I see emotional reactions, and I see that they can actually link what we look at to their very personal experience; that they imagine what would it be like if they were in the situation that we're discussing, or experience it, like in the Assange room where people find themselves in this confinement, in this weird room, which is a prison effectively, without a judgement, without any reason to be so. So, what I really liked is both the seriousness of this - that people didn't escape that - and the real emotions that I could see in faces and in reactions.

Were there any things that you sensed were more interesting to the audience?

I think that the pattern detection, understanding how it really works, how the machines see without understanding, this is really powerful.

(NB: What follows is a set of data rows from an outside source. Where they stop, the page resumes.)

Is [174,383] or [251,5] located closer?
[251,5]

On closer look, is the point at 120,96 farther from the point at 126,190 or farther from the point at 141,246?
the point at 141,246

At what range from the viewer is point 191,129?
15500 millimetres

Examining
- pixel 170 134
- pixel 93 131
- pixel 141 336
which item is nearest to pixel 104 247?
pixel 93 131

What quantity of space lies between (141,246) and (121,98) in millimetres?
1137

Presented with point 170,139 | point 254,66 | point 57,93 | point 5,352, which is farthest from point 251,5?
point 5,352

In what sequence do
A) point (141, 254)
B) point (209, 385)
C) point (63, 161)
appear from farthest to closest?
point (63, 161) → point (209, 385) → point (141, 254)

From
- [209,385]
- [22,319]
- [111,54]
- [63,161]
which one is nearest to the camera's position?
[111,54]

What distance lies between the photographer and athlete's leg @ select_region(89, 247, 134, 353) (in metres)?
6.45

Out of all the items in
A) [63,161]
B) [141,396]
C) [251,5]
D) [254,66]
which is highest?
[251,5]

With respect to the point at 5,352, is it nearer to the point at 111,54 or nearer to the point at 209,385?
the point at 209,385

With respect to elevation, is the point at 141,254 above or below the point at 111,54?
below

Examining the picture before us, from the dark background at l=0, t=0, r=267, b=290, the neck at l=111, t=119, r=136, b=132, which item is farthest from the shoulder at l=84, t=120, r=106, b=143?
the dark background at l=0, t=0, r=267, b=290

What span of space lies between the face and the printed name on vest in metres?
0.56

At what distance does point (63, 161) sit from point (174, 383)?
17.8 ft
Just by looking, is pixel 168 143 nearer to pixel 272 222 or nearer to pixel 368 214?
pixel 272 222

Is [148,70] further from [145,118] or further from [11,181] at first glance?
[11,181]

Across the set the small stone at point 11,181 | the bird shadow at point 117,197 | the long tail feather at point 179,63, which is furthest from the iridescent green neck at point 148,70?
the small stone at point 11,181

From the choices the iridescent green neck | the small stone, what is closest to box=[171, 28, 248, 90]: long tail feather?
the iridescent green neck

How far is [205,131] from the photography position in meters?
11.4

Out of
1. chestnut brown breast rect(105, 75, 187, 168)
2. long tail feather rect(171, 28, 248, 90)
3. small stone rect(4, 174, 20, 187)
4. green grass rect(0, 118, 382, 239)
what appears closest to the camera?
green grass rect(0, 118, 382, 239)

I mean really confronting people with the lack of objectivity, the lack of foundation; it's all some kind of narrative built by those who perceive threats in a certain way, who perceive the world as dangerous, and they want us to believe so, and then they adjust how the machines work and what they detect. And this kind of tension is very helpful in our work.

Also the historical examples, like the one taken from the medical histories of women who were working as typists, and it was used to - I guess - increase their work efficiency, without their knowledge - it's not quantified self, it's quantified worker. And now we use similar kind of data analysis to feel healthier, to work faster, to feel that we manage ourselves better.

So, linking contemporary, sometimes very innocent, narratives back to experiments from the past might be very helpful in showing how that can change again, and how very quickly we may find ourselves subjected to these forms of oppression or power that we've already seen in the past; with IBM's punch card system and the Holocaust, for example [one of the triangluations in the exhibition mentions Herman Hollerith’s tabulator that enabled the targeting of European Jews - leading to confiscation of their property, ghettoization, deportation, enslaved labor, and, ultimately, annihilation]. So these kinds of examples that we have here on display, I think they can be very helpful, by showing the extremes to which it can go.

How would you recommend visiting this exhibition?

Well, come and experience it by touching, by looking at things, by feeling, and by talking to people who are here about how data can gain very real life, and can affect your life or other's lives in a very troubling way.